- Your objective
Pull out everything from the line containing "At what distance does" down to the end of the material below, and reproduce those lines without any change.

- Available records
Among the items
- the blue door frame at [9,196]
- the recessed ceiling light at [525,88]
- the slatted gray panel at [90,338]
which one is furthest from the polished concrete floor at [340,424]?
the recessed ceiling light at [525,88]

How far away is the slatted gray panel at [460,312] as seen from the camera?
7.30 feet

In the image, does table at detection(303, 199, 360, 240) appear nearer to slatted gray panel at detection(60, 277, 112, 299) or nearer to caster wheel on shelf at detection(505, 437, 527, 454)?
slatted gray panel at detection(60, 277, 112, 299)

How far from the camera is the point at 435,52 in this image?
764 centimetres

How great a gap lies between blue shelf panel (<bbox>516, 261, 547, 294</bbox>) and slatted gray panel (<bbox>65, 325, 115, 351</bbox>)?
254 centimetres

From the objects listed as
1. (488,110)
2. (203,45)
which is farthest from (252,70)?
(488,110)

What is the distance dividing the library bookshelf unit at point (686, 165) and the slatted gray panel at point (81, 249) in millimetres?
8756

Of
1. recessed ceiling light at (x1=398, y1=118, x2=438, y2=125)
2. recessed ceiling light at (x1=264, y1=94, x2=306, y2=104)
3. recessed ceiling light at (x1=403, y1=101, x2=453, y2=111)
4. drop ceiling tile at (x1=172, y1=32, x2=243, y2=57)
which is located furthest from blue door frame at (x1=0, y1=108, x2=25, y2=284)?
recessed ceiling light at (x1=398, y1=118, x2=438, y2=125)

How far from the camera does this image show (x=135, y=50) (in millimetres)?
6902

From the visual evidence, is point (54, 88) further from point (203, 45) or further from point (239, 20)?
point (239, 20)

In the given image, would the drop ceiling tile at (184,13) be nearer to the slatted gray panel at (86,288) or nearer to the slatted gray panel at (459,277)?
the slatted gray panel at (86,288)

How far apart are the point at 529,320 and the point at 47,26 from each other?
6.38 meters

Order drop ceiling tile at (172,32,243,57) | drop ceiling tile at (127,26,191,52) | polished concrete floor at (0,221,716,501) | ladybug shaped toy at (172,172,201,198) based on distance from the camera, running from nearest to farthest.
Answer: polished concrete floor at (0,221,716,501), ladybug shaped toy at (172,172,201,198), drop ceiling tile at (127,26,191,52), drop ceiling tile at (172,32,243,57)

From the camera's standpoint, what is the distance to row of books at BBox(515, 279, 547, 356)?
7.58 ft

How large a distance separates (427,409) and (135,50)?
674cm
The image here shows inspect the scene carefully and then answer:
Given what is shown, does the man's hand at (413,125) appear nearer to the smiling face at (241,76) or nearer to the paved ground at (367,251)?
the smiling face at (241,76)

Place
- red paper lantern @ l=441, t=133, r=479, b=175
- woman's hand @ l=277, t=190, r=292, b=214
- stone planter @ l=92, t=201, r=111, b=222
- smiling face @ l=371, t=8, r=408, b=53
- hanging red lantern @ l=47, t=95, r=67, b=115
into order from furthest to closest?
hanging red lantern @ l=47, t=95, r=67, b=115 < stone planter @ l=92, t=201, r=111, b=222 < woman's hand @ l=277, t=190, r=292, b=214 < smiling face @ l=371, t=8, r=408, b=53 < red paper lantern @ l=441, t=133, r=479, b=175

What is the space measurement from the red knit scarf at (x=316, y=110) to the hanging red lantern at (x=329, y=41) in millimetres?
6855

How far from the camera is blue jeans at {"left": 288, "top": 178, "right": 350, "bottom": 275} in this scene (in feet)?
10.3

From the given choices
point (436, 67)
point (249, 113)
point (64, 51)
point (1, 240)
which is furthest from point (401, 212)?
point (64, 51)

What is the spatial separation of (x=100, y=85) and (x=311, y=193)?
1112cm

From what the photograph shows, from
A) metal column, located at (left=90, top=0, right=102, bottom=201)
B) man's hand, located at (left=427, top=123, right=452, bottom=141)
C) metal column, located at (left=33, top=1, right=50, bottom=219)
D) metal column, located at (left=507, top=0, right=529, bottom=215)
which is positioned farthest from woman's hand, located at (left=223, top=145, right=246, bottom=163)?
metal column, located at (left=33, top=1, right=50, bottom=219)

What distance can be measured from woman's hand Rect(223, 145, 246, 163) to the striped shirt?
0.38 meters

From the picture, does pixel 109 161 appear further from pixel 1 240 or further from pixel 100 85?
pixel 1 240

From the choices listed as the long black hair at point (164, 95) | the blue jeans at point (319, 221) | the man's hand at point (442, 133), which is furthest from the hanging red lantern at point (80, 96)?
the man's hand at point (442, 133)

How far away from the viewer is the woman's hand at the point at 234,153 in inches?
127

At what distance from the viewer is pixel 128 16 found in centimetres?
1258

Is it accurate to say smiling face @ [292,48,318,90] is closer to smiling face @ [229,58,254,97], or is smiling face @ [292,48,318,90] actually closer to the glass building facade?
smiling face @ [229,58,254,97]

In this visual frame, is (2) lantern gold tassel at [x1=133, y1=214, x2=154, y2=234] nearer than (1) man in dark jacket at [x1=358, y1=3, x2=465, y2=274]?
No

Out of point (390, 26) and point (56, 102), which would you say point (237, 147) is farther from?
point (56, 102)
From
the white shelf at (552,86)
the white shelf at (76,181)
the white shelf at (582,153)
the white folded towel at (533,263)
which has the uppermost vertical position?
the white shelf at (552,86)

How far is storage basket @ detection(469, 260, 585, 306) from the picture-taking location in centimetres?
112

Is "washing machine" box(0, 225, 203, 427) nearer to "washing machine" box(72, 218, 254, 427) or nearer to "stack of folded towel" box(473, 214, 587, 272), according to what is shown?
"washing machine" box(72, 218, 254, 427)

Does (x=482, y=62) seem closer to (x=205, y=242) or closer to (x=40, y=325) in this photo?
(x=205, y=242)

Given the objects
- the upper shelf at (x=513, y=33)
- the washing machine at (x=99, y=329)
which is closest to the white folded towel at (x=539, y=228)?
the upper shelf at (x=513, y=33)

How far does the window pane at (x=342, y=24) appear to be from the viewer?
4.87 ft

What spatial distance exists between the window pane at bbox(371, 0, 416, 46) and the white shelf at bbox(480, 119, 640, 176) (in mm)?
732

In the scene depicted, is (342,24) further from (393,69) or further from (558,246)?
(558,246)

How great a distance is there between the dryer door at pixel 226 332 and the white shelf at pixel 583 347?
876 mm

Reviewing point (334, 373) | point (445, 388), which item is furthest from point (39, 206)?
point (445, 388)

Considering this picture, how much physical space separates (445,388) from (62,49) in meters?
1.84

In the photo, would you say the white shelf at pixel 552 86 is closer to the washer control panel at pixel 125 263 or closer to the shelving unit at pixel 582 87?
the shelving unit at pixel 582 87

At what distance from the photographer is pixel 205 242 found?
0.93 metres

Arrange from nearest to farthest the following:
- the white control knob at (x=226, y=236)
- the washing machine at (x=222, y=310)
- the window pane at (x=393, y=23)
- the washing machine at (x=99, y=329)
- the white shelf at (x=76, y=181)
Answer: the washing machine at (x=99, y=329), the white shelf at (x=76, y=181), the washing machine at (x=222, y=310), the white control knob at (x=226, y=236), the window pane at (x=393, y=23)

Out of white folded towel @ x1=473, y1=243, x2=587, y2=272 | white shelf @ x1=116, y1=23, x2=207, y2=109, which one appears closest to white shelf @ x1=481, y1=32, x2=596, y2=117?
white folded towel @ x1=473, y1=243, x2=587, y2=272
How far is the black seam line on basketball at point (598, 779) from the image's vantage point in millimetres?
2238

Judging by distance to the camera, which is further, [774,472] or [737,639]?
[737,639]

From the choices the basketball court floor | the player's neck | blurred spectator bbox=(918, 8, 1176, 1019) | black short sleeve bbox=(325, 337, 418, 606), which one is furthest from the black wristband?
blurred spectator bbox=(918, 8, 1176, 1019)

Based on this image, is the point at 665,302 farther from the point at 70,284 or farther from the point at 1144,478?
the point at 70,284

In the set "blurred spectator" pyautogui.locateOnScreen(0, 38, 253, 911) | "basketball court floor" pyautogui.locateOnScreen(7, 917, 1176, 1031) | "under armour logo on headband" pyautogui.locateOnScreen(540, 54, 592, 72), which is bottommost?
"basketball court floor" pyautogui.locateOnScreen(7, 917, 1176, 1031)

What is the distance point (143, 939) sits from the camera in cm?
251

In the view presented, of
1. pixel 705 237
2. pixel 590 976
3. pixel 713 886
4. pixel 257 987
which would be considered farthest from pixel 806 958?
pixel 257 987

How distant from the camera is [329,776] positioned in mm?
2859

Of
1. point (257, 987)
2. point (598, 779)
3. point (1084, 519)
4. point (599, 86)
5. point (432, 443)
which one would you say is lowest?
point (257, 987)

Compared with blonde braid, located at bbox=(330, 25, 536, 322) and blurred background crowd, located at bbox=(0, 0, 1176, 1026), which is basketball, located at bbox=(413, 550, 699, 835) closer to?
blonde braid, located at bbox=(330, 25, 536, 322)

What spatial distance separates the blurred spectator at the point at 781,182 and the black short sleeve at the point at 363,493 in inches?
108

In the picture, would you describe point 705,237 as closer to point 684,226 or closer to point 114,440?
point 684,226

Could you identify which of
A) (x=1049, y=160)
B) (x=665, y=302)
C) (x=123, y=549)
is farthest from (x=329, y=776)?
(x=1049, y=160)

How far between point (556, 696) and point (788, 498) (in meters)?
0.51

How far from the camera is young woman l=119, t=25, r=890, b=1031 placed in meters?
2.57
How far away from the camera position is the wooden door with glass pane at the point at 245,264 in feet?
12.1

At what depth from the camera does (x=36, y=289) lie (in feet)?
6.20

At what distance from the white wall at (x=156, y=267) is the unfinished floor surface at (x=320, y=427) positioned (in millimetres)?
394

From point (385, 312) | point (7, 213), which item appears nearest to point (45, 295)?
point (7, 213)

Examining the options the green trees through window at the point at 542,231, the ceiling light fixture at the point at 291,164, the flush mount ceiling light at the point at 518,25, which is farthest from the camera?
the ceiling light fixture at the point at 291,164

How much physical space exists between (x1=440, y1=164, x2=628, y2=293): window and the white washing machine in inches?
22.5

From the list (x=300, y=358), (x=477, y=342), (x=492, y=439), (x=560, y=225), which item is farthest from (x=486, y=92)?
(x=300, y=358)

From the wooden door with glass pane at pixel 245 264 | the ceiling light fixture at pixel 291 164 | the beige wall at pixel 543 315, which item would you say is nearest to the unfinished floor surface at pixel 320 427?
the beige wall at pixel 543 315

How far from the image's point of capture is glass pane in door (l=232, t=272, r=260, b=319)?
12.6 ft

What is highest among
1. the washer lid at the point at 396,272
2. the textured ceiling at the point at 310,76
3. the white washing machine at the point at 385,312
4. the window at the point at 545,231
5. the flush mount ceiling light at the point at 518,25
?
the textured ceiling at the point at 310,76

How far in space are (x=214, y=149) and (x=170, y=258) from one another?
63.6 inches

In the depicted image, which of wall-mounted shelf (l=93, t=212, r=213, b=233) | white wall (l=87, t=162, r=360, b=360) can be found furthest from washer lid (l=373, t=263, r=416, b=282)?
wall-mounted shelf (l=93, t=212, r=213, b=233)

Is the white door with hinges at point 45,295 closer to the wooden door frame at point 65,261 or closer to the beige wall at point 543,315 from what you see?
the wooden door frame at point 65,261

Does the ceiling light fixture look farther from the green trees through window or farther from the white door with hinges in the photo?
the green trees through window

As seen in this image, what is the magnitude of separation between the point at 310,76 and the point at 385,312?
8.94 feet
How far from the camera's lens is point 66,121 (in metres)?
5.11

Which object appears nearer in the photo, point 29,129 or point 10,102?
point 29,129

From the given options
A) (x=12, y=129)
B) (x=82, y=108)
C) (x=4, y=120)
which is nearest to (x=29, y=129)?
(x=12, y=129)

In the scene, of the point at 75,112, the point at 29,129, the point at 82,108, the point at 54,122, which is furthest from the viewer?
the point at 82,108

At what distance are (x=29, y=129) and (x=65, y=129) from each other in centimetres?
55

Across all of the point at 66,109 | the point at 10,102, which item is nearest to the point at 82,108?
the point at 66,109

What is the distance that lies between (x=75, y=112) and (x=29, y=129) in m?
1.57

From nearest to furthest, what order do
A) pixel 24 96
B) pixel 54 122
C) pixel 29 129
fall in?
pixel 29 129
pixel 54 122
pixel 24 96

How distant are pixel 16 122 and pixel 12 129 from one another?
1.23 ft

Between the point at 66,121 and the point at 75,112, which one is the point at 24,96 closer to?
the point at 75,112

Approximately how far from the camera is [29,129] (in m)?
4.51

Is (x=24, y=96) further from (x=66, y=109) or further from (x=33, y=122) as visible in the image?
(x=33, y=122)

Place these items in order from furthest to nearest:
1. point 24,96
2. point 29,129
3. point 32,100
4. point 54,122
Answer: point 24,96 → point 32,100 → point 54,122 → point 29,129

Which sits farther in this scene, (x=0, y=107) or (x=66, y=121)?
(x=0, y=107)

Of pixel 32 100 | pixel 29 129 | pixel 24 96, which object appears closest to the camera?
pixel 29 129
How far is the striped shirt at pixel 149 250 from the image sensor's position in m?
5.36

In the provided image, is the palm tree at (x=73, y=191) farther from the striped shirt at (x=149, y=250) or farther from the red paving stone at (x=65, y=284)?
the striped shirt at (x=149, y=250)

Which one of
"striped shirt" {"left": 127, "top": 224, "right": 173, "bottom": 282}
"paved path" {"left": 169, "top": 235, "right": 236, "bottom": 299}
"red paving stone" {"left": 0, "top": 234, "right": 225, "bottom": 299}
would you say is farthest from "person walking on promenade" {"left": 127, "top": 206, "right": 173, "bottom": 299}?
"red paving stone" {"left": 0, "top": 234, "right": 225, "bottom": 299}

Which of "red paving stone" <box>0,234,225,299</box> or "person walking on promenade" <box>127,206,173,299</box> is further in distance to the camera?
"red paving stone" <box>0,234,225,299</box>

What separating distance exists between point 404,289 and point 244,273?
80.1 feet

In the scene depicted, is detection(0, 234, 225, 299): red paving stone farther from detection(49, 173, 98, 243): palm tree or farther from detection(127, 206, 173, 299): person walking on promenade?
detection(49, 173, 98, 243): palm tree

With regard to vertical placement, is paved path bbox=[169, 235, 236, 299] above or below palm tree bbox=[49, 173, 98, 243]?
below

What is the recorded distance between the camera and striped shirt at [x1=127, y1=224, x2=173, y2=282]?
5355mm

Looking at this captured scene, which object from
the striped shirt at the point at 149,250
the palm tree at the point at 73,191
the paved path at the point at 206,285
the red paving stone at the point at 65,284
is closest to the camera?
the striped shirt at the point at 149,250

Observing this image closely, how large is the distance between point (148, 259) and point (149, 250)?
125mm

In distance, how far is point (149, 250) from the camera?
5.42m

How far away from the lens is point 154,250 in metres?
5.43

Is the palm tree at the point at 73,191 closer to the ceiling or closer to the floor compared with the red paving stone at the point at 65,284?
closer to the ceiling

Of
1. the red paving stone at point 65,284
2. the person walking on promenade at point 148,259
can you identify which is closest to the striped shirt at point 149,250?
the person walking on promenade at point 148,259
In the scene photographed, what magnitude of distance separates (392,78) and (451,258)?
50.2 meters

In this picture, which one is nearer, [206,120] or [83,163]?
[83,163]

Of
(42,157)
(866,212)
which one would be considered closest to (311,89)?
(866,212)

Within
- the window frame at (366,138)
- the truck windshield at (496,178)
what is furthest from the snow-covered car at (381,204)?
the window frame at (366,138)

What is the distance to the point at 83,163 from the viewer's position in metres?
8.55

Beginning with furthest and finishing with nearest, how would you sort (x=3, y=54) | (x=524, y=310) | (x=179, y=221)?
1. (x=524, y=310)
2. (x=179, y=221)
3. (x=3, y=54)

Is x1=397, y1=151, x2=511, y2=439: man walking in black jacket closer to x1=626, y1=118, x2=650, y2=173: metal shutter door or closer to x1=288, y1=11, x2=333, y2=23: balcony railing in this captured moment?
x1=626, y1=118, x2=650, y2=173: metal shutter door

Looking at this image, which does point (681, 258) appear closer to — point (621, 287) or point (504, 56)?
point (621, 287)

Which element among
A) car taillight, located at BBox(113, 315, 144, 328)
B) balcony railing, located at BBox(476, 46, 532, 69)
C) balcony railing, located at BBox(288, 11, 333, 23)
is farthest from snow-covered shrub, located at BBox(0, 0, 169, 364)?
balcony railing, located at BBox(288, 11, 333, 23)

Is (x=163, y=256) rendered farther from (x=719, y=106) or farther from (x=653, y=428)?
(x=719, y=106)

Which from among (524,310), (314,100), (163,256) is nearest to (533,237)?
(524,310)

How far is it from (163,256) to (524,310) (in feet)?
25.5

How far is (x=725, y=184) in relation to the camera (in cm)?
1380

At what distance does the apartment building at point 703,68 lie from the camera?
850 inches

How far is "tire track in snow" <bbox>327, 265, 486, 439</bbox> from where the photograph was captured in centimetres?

- Exercise output
At what distance does the apartment building at point 703,68 lie from the camera?
850 inches

How far is "tire track in snow" <bbox>327, 265, 486, 439</bbox> from where the photograph was captured in centimetres?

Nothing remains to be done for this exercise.